Kanal Istanbul: così la Turchia dà scacco a Putin
Erdogan vuole un nuovo canale che potrebbe piacere a Washington ma non a Mosca
Il presidente Erdogan sta cercando di riparare le relazioni con gli Stati Uniti, evidenziando il ruolo prezioso che Ankara è disposta a svolgere come alleato Nato nella difesa del fianco sudorientale, dal Caucaso al medio oriente. Alcuni rapporti stilati dai servizi militari turchi rileverebbero l’esistenza di simulazioni di piani di intervento col supporto americano per sostenere l’Ucraina nella sua rivendicazione del Donbass e della Crimea. Il presidente turco è sempre stato molto pragmatico e per rimettere in piedi l’economia dissestata deve assolutamente rilanciare i rapporti con Washington. Il 10 aprile il leader turco si incontrava con il presidente ucraino Volodymyr Zelensky a Istanbul. Nonostante il suo riavvicinamento a Mosca, Erdogan ha ripetutamente condannato l’annessione della Crimea e ha forgiato una cooperazione militare con l’Ucraina firmando una “Dichiarazione di intenti su progetti dell’industria della difesa” che ha creato molto scalpore al Cremlino. Infatti al centro della partnership turco-ucraina nel settore militare vi è una fornitura di droni turchi a guida laser Bayraktar TB2 dei quali Kiev produce i motori a turbina.

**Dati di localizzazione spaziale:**
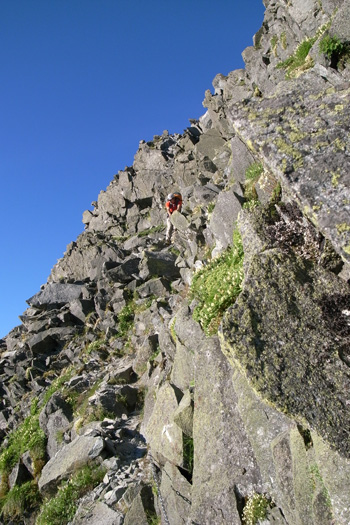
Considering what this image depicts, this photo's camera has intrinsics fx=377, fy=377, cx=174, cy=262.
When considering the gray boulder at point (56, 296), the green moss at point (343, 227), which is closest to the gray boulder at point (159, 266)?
the gray boulder at point (56, 296)

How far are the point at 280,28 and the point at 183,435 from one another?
28.3 m

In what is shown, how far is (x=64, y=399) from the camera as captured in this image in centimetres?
1878

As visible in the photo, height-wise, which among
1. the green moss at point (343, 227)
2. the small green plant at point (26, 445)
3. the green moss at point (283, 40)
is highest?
the green moss at point (283, 40)

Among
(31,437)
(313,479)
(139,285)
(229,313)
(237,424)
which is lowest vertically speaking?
(313,479)

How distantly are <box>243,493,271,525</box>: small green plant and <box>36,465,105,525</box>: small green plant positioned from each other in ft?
21.0

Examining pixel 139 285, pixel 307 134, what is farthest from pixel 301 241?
pixel 139 285

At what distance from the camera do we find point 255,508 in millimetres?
7184

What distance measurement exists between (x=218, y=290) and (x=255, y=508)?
4.64m

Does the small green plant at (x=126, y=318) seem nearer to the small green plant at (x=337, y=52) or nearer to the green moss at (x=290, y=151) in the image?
the small green plant at (x=337, y=52)

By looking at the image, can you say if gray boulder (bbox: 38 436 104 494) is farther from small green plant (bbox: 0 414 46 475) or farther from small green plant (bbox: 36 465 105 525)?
small green plant (bbox: 0 414 46 475)

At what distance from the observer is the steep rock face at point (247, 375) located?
17.5 feet

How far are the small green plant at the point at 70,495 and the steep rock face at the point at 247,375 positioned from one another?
0.17ft

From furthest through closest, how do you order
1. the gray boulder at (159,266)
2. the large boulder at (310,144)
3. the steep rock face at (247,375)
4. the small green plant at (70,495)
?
the gray boulder at (159,266)
the small green plant at (70,495)
the steep rock face at (247,375)
the large boulder at (310,144)

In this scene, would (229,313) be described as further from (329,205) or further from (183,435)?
(183,435)
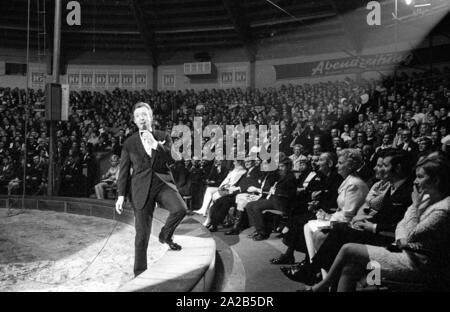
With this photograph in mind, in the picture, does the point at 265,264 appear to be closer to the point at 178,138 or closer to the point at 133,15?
the point at 178,138

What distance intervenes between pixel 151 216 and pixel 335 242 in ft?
5.36

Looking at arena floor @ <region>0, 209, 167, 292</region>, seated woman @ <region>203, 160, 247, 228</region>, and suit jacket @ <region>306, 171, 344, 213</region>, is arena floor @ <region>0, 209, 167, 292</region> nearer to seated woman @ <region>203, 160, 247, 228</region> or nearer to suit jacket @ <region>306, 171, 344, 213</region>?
seated woman @ <region>203, 160, 247, 228</region>

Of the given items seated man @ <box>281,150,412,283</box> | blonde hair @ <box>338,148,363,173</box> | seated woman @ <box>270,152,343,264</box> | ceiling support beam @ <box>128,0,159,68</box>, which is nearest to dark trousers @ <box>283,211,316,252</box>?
seated woman @ <box>270,152,343,264</box>

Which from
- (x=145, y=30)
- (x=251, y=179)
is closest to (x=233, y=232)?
(x=251, y=179)

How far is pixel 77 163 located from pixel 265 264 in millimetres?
7257

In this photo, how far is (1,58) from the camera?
18141mm

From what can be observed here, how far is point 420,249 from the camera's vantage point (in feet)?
7.43

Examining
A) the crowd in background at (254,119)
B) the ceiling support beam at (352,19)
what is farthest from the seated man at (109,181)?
the ceiling support beam at (352,19)

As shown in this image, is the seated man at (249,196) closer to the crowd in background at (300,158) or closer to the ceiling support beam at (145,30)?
the crowd in background at (300,158)

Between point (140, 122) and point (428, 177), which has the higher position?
point (140, 122)

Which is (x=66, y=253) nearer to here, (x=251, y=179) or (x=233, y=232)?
(x=233, y=232)

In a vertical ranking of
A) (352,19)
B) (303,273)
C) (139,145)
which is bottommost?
(303,273)

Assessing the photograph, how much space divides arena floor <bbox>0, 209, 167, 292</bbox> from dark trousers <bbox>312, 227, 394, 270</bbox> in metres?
1.87
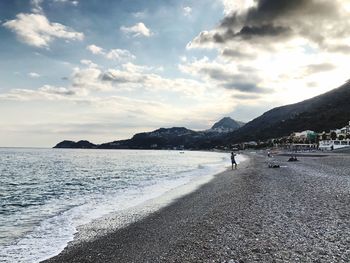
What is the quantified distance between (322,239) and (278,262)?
10.1 feet

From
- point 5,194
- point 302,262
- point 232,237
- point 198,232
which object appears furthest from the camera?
point 5,194

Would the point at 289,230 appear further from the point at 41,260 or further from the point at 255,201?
the point at 41,260

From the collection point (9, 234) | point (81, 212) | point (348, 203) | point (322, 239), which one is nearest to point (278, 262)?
point (322, 239)

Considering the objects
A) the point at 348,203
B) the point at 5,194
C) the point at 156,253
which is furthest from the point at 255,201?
the point at 5,194

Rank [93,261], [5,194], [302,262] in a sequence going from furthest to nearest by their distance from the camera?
[5,194]
[93,261]
[302,262]

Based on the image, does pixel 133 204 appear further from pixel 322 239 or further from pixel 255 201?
pixel 322 239

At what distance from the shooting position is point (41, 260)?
12094 millimetres

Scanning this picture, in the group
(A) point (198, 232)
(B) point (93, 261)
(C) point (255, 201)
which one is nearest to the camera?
(B) point (93, 261)

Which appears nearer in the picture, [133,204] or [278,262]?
[278,262]

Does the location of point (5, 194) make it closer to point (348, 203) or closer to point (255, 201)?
point (255, 201)

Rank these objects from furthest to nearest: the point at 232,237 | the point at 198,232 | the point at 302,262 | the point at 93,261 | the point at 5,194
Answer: the point at 5,194, the point at 198,232, the point at 232,237, the point at 93,261, the point at 302,262

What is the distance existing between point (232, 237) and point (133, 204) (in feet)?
45.5

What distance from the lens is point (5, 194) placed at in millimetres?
33250

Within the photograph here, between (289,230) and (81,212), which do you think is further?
(81,212)
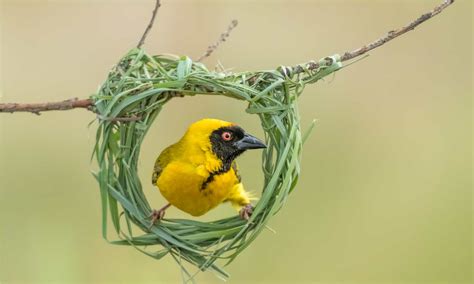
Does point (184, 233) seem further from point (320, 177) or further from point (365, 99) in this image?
point (365, 99)

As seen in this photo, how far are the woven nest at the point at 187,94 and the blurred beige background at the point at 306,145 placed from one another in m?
1.40

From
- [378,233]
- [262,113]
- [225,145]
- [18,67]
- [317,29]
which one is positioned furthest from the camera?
[317,29]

**Compito da svolgere:**
Riassumi in due frasi l'estratto della pagina.

**Soluzione:**
Erdogan cerca di riparare le relazioni con gli Stati Uniti, che deve rilanciare per rimettere in piedi l'economia dissestata, mettendo in evidenza il ruolo di Ankara come alleato Nato nella difesa del fianco sudorientale. Nonostante il riavvicinamento a Mosca, ha condannato l'annessione della Crimea e ha avviato con l'Ucraina una cooperazione militare incentrata sulla fornitura di droni turchi Bayraktar TB2, dei quali Kiev produce i motori a turbina.